Berdasarkan informasi:
a – Ringkaslah teks tentang teka-teki silang dan otak dalam dua kalimat.
b – Terjemahkan kalimat "Niotis adalah seorang ahli saraf preventif yang mengkhususkan diri dalam strategi untuk menurunkan risiko demensia." dari teks tentang teka-teki silang dan otak ke dalam bahasa Inggris.
c – Tuliskan kembali bagian teks tentang teka-teki silang dan otak, dimulai dengan "Kellyann Niotis menyarankan" dan berlanjut hingga "menurunkan risiko demensia.".

Nationalgeographic.co.id—Tanyakan kepada hampir semua orang bagaimana cara tetap tajam secara mental di usia tua. Kemungkinan besar orang akan menyebutkan teka-teki silang. Di samping sudoku dan pencarian kata, permainan ini telah lama dianggap sebagai “latihan” untuk otak. Sebuah studi tahun 2020 bertajuk “Perceptions of Brain Training: Public Expectations of Cognitive Benefits From Popular Activities” diterbitkan dalam Frontiers in Human Neuroscience. Studi itu menemukan bahwa jenis teka-teki ini termasuk di antara aktivitas yang paling sering dilakukan untuk melatih otak. Serta untuk mendapatkan manfaat kognitif.
Tetapi bagaimana kepercayaan ini menjadi begitu luas? Dan apakah teka-teki silang benar-benar bisa mempertajam otak? Salah satu teori adalah bahwa orang-orang hanya memperhatikan sebuah pola. Orang dewasa yang tampaknya tajam secara mental sering mengikuti permainan semacam ini. Tetapi para ahli mengatakan hubungannya mungkin tidak langsung seperti yang kita pikirkan.
Kellyann Niotis menyarankan orang yang senang bermain teka-teki silang mungkin memiliki kecerdasan verbal yang tinggi, atau IQ verbal. Hal tersebut berkorelasi dengan risiko demensia yang lebih rendah. Niotis adalah seorang ahli saraf preventif yang mengkhususkan diri dalam strategi untuk menurunkan risiko demensia.
“Orang-orang yang berpendidikan tinggi juga memiliki IQ verbal yang lebih tinggi. Dan kami memahami bahwa orang-orang ini juga memiliki risiko yang lebih rendah,” imbuhnya.

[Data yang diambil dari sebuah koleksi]
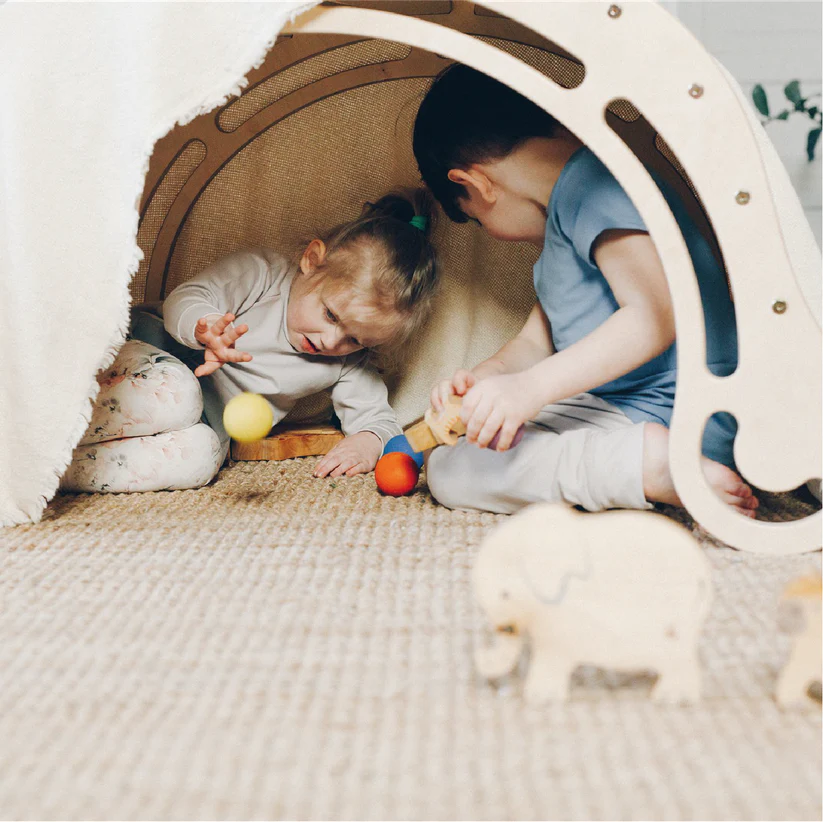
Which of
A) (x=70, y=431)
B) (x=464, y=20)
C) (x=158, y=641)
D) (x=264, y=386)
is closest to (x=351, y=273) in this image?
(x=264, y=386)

==

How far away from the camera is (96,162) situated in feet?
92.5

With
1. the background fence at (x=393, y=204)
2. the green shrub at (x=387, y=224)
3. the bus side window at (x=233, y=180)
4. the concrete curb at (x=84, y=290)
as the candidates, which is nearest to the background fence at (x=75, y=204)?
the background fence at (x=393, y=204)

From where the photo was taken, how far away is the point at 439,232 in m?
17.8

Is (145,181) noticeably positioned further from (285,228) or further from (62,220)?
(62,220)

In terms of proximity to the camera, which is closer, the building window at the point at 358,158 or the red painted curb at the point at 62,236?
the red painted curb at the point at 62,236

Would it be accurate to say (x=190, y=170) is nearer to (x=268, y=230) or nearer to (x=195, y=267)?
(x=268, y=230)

Jawaban tugas:
a – Teka-teki silang sejak lama dianggap sebagai latihan untuk otak, dan sebuah studi tahun 2020 menemukan bahwa teka-teki jenis ini termasuk aktivitas yang paling sering dilakukan untuk melatih otak. Namun, para ahli mengatakan hubungannya mungkin tidak langsung: menurut Kellyann Niotis, orang yang senang bermain teka-teki silang mungkin memiliki IQ verbal tinggi, yang berkorelasi dengan risiko demensia yang lebih rendah.

b – Niotis is a preventive neurologist who specializes in strategies to lower the risk of dementia.

c –
Kellyann Niotis menyarankan orang yang senang bermain teka-teki silang mungkin memiliki kecerdasan verbal yang tinggi, atau IQ verbal. Hal tersebut berkorelasi dengan risiko demensia yang lebih rendah. Niotis adalah seorang ahli saraf preventif yang mengkhususkan diri dalam strategi untuk menurunkan risiko demensia.